He laughed; then he said: “The test that I shall give you may depress you, but I am sure that you are going to be as good a soldier as Company H can boast of having. Lieutenant Rhett, only yesterday, remarked that you were the best-drilled man in the company, and showed astonishment that a raw recruit, in less than two weeks, should gain such a standing. I thought it advisable to say to him that your education had included some military training, and he was satisfied.” The Captain had dropped his official manner. “It is clear to me, Jones, that you are more nearly a veteran than any of us. I know that you have been in danger and have been wounded, and your uniform, which you were wearing then, showed signs of the very hardest service. I have little doubt, sir, that you have already seen battle more than once.”
“But, Captain, all that may be true and yet do me no good at all.
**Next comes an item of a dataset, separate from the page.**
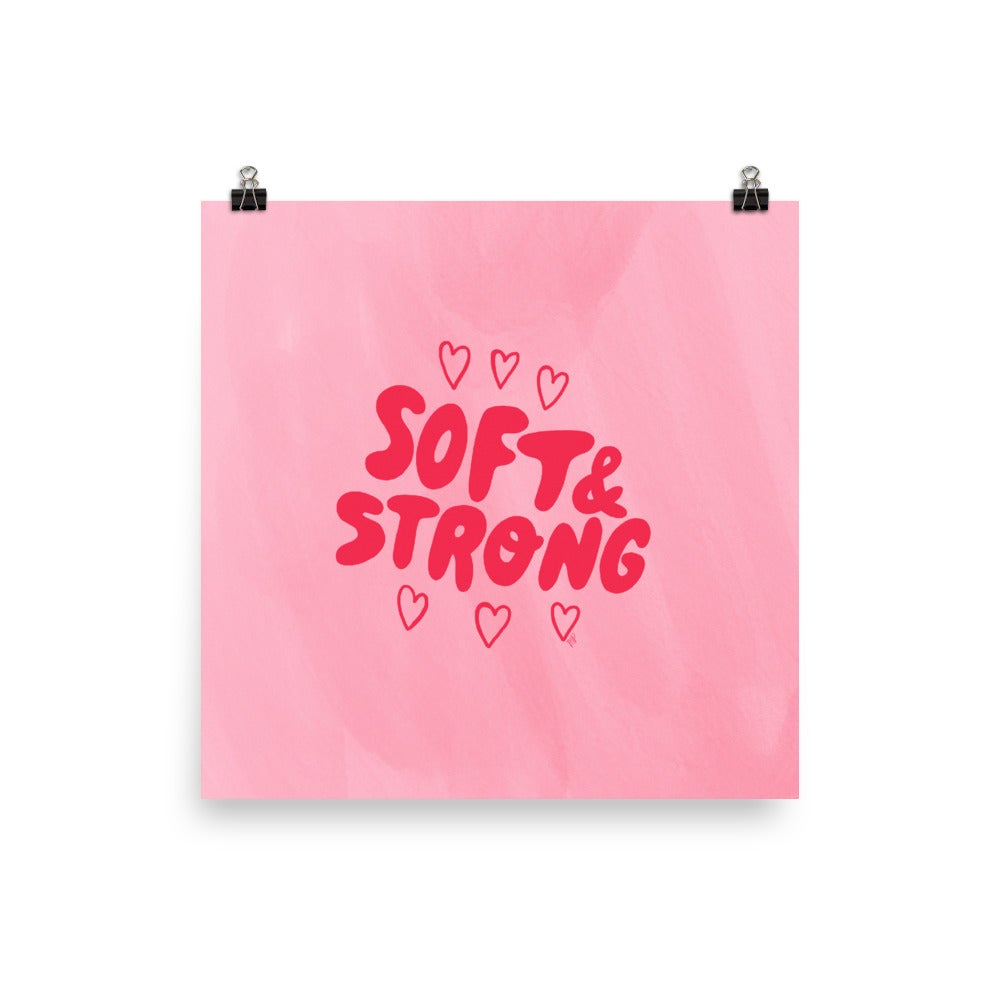 Image of Soft & Strong Print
I am a different man.”
“Since you allow me to enter into your confidence,–which I appreciate,–I beg to say that your fears are not unnatural; I think every man in the company has them. And I dare say, as a friend, that you feel fear more sensitively because you live in the subjective; you feel thrown back on yourself. Confess that you are exclusive.”
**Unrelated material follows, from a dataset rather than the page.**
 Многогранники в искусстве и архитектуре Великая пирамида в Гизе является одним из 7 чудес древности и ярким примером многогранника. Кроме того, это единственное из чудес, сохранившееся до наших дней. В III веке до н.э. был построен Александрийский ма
“I am forced to be so, Captain.”
“The men would welcome your companionship, sir.”
“Yes, sir; but it is as you say: I feel thrown back on myself.”
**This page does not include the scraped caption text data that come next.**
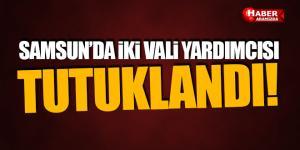 Samsun'da Vali Yardımcısı Mehmet Ali Yıldırım ve Metin Borazan tutuklandı!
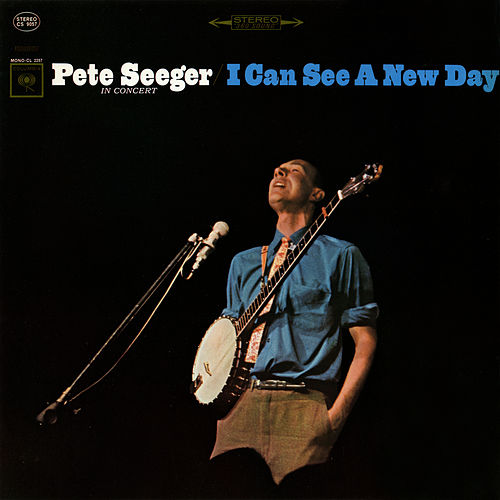 I Can See a New Day (Live) by Pete Seeger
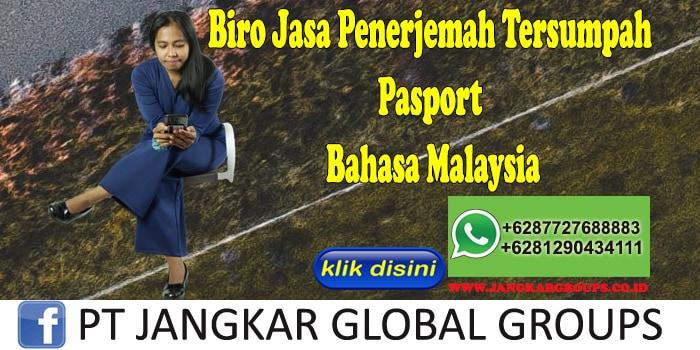 Biro Jasa Penerjemah Tersumpah Pasport Bahasa Malaysia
“And I think–though, of course I would not pretend to say it positively–that is why your fears are not unnatural, though peculiar; I fancy that you heighten them by your self-concentration. The world and objects in it divert other men, while your attention is upon your own feelings. Pardon me for saying that you think of little except yourself. This new old experience of battle and peril you apply without dilution to your soul, and you wonder what the effect will be. The other men think of other men, and of home, and of a thousand things. You will be all right in battle. I predict that the excitement of battle will be good for you, sir; it will force you out of yourself.”
“I have tried lately to take more interest in the world of other men and other things,” I said.
“Yes; I was glad to see you playing marbles to-day. Shall I give you that test?”
“Yes, sir; if you please.”
“I think, however, that you have already given proof that you do not need it,” said he.
“How so, Captain?”
“Why, we’ve been talking here for ten minutes since I proposed to test you, and you have shown no suspense whatever in regard to it. Have you lost interest in it?”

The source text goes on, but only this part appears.